>> START INPUT

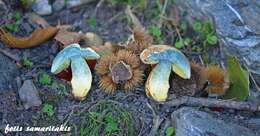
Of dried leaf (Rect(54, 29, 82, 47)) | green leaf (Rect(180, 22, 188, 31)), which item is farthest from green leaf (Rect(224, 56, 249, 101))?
dried leaf (Rect(54, 29, 82, 47))

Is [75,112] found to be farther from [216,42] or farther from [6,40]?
[216,42]

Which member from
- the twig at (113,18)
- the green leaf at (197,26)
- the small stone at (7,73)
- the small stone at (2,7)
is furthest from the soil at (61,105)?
the green leaf at (197,26)

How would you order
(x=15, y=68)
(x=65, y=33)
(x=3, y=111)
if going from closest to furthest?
(x=3, y=111) < (x=15, y=68) < (x=65, y=33)

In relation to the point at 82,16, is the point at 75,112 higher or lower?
lower

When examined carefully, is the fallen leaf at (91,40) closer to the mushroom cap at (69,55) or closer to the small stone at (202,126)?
the mushroom cap at (69,55)

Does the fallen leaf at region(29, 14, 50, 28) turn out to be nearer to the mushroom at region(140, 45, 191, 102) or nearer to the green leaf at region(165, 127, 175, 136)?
the mushroom at region(140, 45, 191, 102)

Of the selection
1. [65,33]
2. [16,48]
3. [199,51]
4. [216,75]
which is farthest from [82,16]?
[216,75]

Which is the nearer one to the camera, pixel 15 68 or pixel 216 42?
pixel 15 68
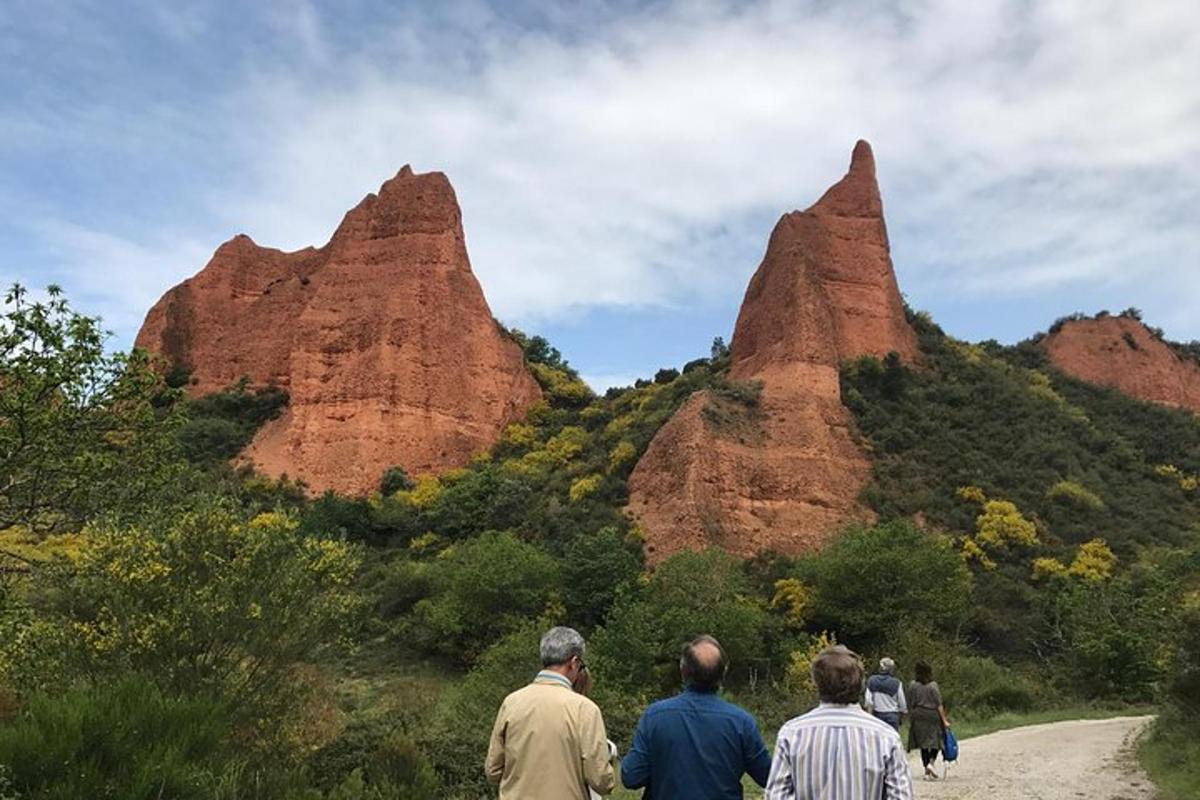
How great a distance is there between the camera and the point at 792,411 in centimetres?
4091

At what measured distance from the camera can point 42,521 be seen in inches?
447

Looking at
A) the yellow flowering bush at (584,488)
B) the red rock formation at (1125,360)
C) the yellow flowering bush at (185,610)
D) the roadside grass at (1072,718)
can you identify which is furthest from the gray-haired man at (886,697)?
the red rock formation at (1125,360)

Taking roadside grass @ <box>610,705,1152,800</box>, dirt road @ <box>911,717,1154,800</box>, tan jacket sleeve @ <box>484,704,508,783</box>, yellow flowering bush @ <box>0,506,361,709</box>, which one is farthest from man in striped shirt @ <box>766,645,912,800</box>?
yellow flowering bush @ <box>0,506,361,709</box>

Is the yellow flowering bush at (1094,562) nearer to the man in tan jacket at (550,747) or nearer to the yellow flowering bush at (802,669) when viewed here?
the yellow flowering bush at (802,669)

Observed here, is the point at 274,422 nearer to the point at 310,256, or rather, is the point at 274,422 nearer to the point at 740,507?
the point at 310,256

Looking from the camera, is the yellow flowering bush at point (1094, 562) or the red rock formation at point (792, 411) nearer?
the yellow flowering bush at point (1094, 562)

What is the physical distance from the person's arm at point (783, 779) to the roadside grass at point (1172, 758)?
7.78 meters

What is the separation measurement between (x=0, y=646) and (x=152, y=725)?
5387 millimetres

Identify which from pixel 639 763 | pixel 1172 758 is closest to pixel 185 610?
pixel 639 763

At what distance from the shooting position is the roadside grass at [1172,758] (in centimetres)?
985

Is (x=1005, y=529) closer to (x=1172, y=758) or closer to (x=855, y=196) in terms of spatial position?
(x=855, y=196)

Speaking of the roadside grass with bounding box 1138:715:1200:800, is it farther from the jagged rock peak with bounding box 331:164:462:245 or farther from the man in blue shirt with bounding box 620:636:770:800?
the jagged rock peak with bounding box 331:164:462:245

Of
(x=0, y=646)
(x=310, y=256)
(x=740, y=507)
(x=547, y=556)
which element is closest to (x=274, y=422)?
(x=310, y=256)

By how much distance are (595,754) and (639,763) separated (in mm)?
204
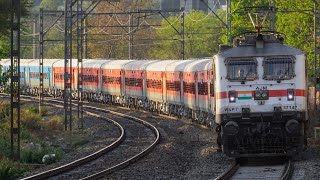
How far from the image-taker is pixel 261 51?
75.3ft

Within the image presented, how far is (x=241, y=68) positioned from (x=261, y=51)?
2.30 ft

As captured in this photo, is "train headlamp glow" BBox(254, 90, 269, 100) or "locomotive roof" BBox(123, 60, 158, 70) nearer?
"train headlamp glow" BBox(254, 90, 269, 100)

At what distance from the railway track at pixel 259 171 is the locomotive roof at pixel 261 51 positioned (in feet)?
9.08

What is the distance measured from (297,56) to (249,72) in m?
1.29

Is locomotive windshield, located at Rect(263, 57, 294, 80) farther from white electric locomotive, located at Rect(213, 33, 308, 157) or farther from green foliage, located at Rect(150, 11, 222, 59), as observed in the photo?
green foliage, located at Rect(150, 11, 222, 59)

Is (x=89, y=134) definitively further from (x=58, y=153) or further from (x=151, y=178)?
(x=151, y=178)

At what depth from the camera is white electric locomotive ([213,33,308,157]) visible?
22531 millimetres

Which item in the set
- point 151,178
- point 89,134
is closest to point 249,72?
point 151,178

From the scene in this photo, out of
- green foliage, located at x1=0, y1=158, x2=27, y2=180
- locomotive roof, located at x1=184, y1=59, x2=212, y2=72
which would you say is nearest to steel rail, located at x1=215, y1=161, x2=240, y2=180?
green foliage, located at x1=0, y1=158, x2=27, y2=180

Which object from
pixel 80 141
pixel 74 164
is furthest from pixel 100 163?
pixel 80 141

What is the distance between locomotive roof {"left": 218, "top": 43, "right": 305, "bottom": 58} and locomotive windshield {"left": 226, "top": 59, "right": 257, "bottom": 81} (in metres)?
0.16

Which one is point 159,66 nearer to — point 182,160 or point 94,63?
point 94,63

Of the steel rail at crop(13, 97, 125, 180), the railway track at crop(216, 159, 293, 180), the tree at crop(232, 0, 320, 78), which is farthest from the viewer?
the tree at crop(232, 0, 320, 78)

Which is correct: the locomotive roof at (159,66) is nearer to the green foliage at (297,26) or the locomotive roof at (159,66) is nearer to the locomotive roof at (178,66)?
the locomotive roof at (178,66)
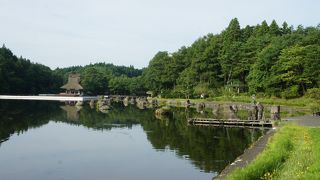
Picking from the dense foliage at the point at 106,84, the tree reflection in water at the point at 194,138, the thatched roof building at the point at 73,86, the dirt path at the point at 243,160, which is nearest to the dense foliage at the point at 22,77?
the dense foliage at the point at 106,84

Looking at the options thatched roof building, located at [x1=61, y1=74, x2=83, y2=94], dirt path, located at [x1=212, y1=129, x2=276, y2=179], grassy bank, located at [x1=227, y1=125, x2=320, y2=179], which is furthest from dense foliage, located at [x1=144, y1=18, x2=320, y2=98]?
grassy bank, located at [x1=227, y1=125, x2=320, y2=179]

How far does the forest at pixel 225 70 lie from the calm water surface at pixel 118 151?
753 inches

>> END INPUT

**SHORT EXERCISE**
Return the listing above in full and without alteration, excluding its pictures.

**EXERCISE RESULT**
Of dried leaf (Rect(54, 29, 82, 47)) | green leaf (Rect(180, 22, 188, 31)), which item is farthest from green leaf (Rect(224, 56, 249, 101))?
dried leaf (Rect(54, 29, 82, 47))

Is [75,112] found to be farther from [216,42] or farther from [6,40]?
[216,42]

Which member from
- the twig at (113,18)
- the green leaf at (197,26)
- the small stone at (7,73)
- the small stone at (2,7)
is furthest from the soil at (61,105)?
the green leaf at (197,26)

How would you order
(x=15, y=68)
(x=65, y=33)
(x=3, y=111)
if going from closest to furthest?
(x=3, y=111) < (x=15, y=68) < (x=65, y=33)

In relation to the point at 82,16, is the point at 75,112 higher or lower?
lower

When examined carefully, is the fallen leaf at (91,40) closer to the mushroom cap at (69,55) or closer to the small stone at (202,126)?
the mushroom cap at (69,55)

Does the fallen leaf at region(29, 14, 50, 28) turn out to be nearer to the mushroom at region(140, 45, 191, 102) or nearer to the green leaf at region(165, 127, 175, 136)?
the mushroom at region(140, 45, 191, 102)

Of the selection
1. [65,33]
2. [16,48]
3. [199,51]
4. [216,75]
which is farthest from [82,16]?
[216,75]

Which is the nearer one to the camera, pixel 15 68 or pixel 216 42?
pixel 15 68
How great a distance is there between the camera and the point at 792,411 in centimetres?
4091

At what measured distance from the camera can point 42,521 be seen in inches?
447

Looking at
A) the yellow flowering bush at (584,488)
B) the red rock formation at (1125,360)
C) the yellow flowering bush at (185,610)
D) the roadside grass at (1072,718)
can you identify which is furthest from the gray-haired man at (886,697)?
the red rock formation at (1125,360)

Taking roadside grass @ <box>610,705,1152,800</box>, dirt road @ <box>911,717,1154,800</box>, tan jacket sleeve @ <box>484,704,508,783</box>, yellow flowering bush @ <box>0,506,361,709</box>, which one is farthest from man in striped shirt @ <box>766,645,912,800</box>?
yellow flowering bush @ <box>0,506,361,709</box>

Is the yellow flowering bush at (1094,562) nearer to the man in tan jacket at (550,747) or nearer to the yellow flowering bush at (802,669) when viewed here?
the yellow flowering bush at (802,669)

Observed here, is the point at 274,422 nearer to the point at 310,256, or rather, is the point at 274,422 nearer to the point at 740,507?
the point at 310,256

Looking from the camera, is the yellow flowering bush at point (1094, 562) or the red rock formation at point (792, 411) nearer?
the yellow flowering bush at point (1094, 562)

What is the physical distance from the person's arm at point (783, 779) to the roadside grass at point (1172, 758)?
7.78 meters

What is the separation measurement between (x=0, y=646) and (x=152, y=725)?
5387 millimetres

Identify which from pixel 639 763 | pixel 1172 758 is closest to pixel 185 610?
pixel 639 763

At what distance from the shooting position is the roadside grass at [1172,758] (in centimetres)?
985

Is (x=1005, y=529) closer to (x=1172, y=758) or closer to (x=855, y=196) in terms of spatial position?
(x=855, y=196)

Speaking of the roadside grass with bounding box 1138:715:1200:800, is it farther from the jagged rock peak with bounding box 331:164:462:245 or farther from the man in blue shirt with bounding box 620:636:770:800?
the jagged rock peak with bounding box 331:164:462:245

Of
(x=0, y=646)
(x=310, y=256)
(x=740, y=507)
(x=547, y=556)
which element is closest to (x=274, y=422)?
(x=310, y=256)

By how much distance are (595,754) and (639,763) separated (in mm)?
204
How far from the image-taker is pixel 261 51?
75.3ft

Within the image presented, how far is (x=241, y=68) positioned from (x=261, y=51)?
2.30 ft

As captured in this photo, is "train headlamp glow" BBox(254, 90, 269, 100) or "locomotive roof" BBox(123, 60, 158, 70) nearer?
"train headlamp glow" BBox(254, 90, 269, 100)

At what distance from the railway track at pixel 259 171 is the locomotive roof at pixel 261 51 positioned (in feet)?
9.08

What is the distance measured from (297,56) to (249,72) in m?
1.29

Is locomotive windshield, located at Rect(263, 57, 294, 80) farther from white electric locomotive, located at Rect(213, 33, 308, 157) or farther from green foliage, located at Rect(150, 11, 222, 59), as observed in the photo?
green foliage, located at Rect(150, 11, 222, 59)

Is (x=89, y=134) definitively further from (x=58, y=153) or further from (x=151, y=178)?
(x=151, y=178)

At what depth from the camera is white electric locomotive ([213,33,308,157]) visible?
22531 millimetres

Which item in the set
- point 151,178
- point 89,134
is closest to point 249,72?
point 151,178

From the scene in this photo, out of
- green foliage, located at x1=0, y1=158, x2=27, y2=180
- locomotive roof, located at x1=184, y1=59, x2=212, y2=72
which would you say is nearest to steel rail, located at x1=215, y1=161, x2=240, y2=180?
green foliage, located at x1=0, y1=158, x2=27, y2=180

Which object from
pixel 80 141
pixel 74 164
is furthest from pixel 100 163?
pixel 80 141

What is the distance between locomotive roof {"left": 218, "top": 43, "right": 305, "bottom": 58} and locomotive windshield {"left": 226, "top": 59, "right": 257, "bottom": 81} (in metres)?
0.16

Which one is point 159,66 nearer to — point 182,160 or point 94,63?
point 94,63

Of the steel rail at crop(13, 97, 125, 180), the railway track at crop(216, 159, 293, 180), the tree at crop(232, 0, 320, 78), which is farthest from the viewer?
the tree at crop(232, 0, 320, 78)

Which is correct: the locomotive roof at (159,66) is nearer to the green foliage at (297,26) or the locomotive roof at (159,66) is nearer to the locomotive roof at (178,66)?
the locomotive roof at (178,66)
Picking from the dense foliage at the point at 106,84, the tree reflection in water at the point at 194,138, the thatched roof building at the point at 73,86, the dirt path at the point at 243,160, which is nearest to the dense foliage at the point at 22,77?
the dense foliage at the point at 106,84

Looking at the options thatched roof building, located at [x1=61, y1=74, x2=83, y2=94], dirt path, located at [x1=212, y1=129, x2=276, y2=179], grassy bank, located at [x1=227, y1=125, x2=320, y2=179], which is furthest from dense foliage, located at [x1=144, y1=18, x2=320, y2=98]?
grassy bank, located at [x1=227, y1=125, x2=320, y2=179]

How far does the forest at pixel 225 70 lie from the calm water surface at pixel 118 151?
753 inches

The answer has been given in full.